Produced by Cordell Jigsaw Productions, Go Back To Where You Came From (4 x 60-minutes) followed six people as they spent 25 days in situations typically experienced by refugees, such as immigration raids, refugee camps and slums in Africa and the Middle East, boarding leaky boats to cross an ocean and going about daily life in war-torn countries such as Iraq and the Democratic Republic of Congo.
The show sparked heated debate online and in newspaper op-ed pages after it began airing in Australia last year.
“It’s rare for a television format to be able to break new ground using an issue that’s a political hot button worldwide,” said SBS MD Michael Ebeid. “The high level of interest from both international broadcasters and production companies is testament to the compelling nature of the format and the fertile ground it offers to tap into local sentiments about refugees and asylum seekers.”
The deal with BBC America marks the first time SBS has signed a format agreement with a U.S. broadcaster. The network has also inked format deals with TV2 Denmark and Keshet Broadcasting in Israel. Tuvalu Media (Sony Pictures Entertainment), Studio Hamburg DocLights, Snowman Productions and Curious Pictures have optioned the rights to do local versions of the series in the Netherlands, Germany and South Africa, respectively.

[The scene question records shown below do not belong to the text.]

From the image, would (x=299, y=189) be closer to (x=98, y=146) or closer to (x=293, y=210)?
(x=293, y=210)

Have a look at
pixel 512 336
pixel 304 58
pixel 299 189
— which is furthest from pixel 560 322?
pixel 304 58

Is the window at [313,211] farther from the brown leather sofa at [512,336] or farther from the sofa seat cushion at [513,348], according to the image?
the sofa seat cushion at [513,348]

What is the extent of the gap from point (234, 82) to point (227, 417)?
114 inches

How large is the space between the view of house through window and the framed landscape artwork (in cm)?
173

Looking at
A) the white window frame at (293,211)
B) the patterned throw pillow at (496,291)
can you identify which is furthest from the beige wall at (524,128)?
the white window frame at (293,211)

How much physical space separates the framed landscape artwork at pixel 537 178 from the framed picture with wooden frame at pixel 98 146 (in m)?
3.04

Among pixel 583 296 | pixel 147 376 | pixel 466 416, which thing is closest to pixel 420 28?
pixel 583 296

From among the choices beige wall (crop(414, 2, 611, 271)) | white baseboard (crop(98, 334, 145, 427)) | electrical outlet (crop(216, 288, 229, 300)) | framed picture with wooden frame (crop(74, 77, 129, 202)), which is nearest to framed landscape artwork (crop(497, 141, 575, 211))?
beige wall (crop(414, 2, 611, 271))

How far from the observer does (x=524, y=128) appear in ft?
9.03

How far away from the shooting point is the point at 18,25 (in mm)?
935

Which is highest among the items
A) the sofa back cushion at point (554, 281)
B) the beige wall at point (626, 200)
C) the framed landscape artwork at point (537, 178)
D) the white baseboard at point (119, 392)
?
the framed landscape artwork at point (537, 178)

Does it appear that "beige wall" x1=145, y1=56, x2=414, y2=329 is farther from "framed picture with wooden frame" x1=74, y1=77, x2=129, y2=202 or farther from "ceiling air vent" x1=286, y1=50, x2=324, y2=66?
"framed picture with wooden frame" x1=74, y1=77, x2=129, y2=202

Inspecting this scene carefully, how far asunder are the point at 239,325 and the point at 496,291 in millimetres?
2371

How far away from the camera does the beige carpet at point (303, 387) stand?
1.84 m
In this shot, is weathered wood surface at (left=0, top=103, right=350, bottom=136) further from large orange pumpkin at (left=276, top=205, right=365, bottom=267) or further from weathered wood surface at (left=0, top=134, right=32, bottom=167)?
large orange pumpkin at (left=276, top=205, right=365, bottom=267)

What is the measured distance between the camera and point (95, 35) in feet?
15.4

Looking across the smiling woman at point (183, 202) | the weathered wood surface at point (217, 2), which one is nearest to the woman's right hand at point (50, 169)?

“Go Back proved important issues don’t have to be dull television,” said Cordell Jigsaw’s Michael Cordell. “We’re proud the series became part of the national debate on asylum seekers and is now on its way to becoming part of the international debate. We’re also cock-a-hoop about the format sales. Instead of being a dumping ground for overseas formats, for once, an Australian format is being exported to the rest of the world. Hopefully it will help balance our cultural terms of trade.”